Cancer du sein : Une technique innovante opérée à Bordeaux

Dans la prise en charge du cancer du sein, la Polyclinique Bordeaux Nord Aquitaine propose une première en Nouvelle-Aquitaine, à savoir une mastectomie prophylactique par endoscopie, avec reconstruction immédiate et sans cicatrice sur la poitrine, grâce à une seule incision de trois à quatre centimètres dissimulée sous l’aisselle. Cette innovation majeure, mise en œuvre pour la première fois dans la région par le Docteur Alain Delest, permet une prise en charge préventive du cancer du sein sans cicatrice visible sur le thorax.

La Polyclinique Bordeaux Nord Aquitaine propose une nouvelle chirurgie innovante, pour une meilleure prise en charge du cancer du sein.
La Polyclinique Bordeaux Nord Aquitaine propose une nouvelle chirurgie innovante, pour une meilleure prise en charge du cancer du sein. (Crédit : Polyclinique Bordeaux Nord Aquitaine)

« C’est une véritable révolution, reconnaît le Docteur Alain Delest, chirurgien à la Polyclinique Bordeaux Nord Aquitaine. Cette technique offre aux femmes une solution préventive très efficace, tout en réduisant au maximum les séquelles physiques et psychologiques. Elle représente le meilleur de ce que la médecine moderne peut proposer aujourd’hui. »

Cancer du sein : Une chirurgie préventive, discrète et mini-invasive

Concrètement, cette opération permet de retirer tout le tissu mammaire par une petite incision cachée sous l’aisselle, en utilisant des instruments chirurgicaux guidés par caméra. Dans le même temps, une reconstruction mammaire est réalisée immédiatement à l’aide d’une prothèse. L’intervention est dite « mini-invasive » car elle évite une grande cicatrice sur le sein et limite les suites post-opératoires : moins de douleurs, moins de fatigue, un résultat esthétique bien plus naturel pour la patiente.

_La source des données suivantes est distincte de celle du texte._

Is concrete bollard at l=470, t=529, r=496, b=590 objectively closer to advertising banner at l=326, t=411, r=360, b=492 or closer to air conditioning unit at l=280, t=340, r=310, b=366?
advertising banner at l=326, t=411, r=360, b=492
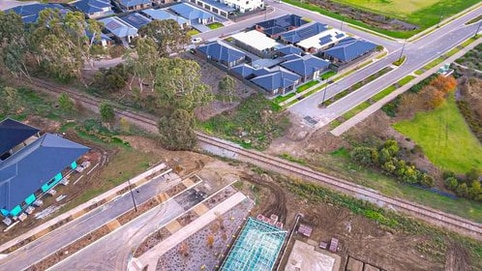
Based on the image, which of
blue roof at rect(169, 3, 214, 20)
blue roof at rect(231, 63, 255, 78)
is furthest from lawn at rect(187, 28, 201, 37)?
blue roof at rect(231, 63, 255, 78)

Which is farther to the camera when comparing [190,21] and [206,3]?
[206,3]

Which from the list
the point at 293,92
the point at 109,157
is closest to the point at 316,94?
the point at 293,92

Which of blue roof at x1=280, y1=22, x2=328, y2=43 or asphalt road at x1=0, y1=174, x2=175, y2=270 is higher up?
blue roof at x1=280, y1=22, x2=328, y2=43

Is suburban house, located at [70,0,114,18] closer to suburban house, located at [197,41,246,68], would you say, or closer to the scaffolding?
suburban house, located at [197,41,246,68]

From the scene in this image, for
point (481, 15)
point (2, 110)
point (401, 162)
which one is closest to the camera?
point (401, 162)

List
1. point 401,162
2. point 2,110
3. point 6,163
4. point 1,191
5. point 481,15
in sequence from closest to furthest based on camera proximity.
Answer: point 1,191
point 6,163
point 401,162
point 2,110
point 481,15

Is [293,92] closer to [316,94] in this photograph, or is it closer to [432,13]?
[316,94]

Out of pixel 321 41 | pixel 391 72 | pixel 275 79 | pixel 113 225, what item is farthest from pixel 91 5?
pixel 391 72
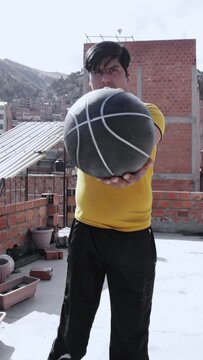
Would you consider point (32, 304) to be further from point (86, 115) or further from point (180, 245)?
point (180, 245)

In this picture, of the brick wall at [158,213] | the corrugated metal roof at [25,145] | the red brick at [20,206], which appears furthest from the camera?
the brick wall at [158,213]

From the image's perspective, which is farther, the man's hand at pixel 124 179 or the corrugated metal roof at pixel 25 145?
the corrugated metal roof at pixel 25 145

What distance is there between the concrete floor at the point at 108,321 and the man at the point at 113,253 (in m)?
0.57

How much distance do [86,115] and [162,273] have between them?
2644mm

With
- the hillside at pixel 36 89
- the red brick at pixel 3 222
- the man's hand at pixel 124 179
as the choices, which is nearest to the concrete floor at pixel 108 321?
the red brick at pixel 3 222

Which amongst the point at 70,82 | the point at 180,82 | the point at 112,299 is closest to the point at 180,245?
the point at 112,299

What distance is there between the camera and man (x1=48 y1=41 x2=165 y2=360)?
1563 mm

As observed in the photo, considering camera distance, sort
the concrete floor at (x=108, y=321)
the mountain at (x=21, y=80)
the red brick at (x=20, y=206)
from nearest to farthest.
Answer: the concrete floor at (x=108, y=321)
the red brick at (x=20, y=206)
the mountain at (x=21, y=80)

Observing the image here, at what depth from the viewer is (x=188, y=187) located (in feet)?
36.1

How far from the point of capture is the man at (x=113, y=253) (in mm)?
1563

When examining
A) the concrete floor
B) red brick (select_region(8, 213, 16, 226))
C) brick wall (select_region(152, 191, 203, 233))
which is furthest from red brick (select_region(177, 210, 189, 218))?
red brick (select_region(8, 213, 16, 226))

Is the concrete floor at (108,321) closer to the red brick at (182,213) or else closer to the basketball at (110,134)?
the basketball at (110,134)

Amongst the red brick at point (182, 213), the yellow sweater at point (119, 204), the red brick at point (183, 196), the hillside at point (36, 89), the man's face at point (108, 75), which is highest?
the hillside at point (36, 89)

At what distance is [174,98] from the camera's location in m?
11.3
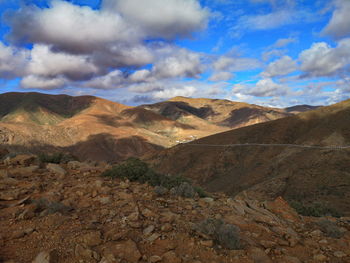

La technique repose sur l’introduction d’instruments chirurgicaux et d’une caméra via un port unique. Déjà utilisé en chirurgie gynécologique, il est ici détourné pour permettre l’ablation complète du tissu mammaire par voie endoscopique, sans ouvrir le sein. La reconstruction est quant-à-elle immédiate et s’adresse aujourd’hui en priorité aux femmes présentant une mutation génétique et ayant une morphologie adaptée. Ce geste chirurgical d’un peu plus de trois heures en bilatéral, encore peu répandu en France, ouvre une perspective nouvelle pour les patientes souhaitant prévenir activement la survenue d’un cancer du sein tout en préservant leur intégrité corporelle.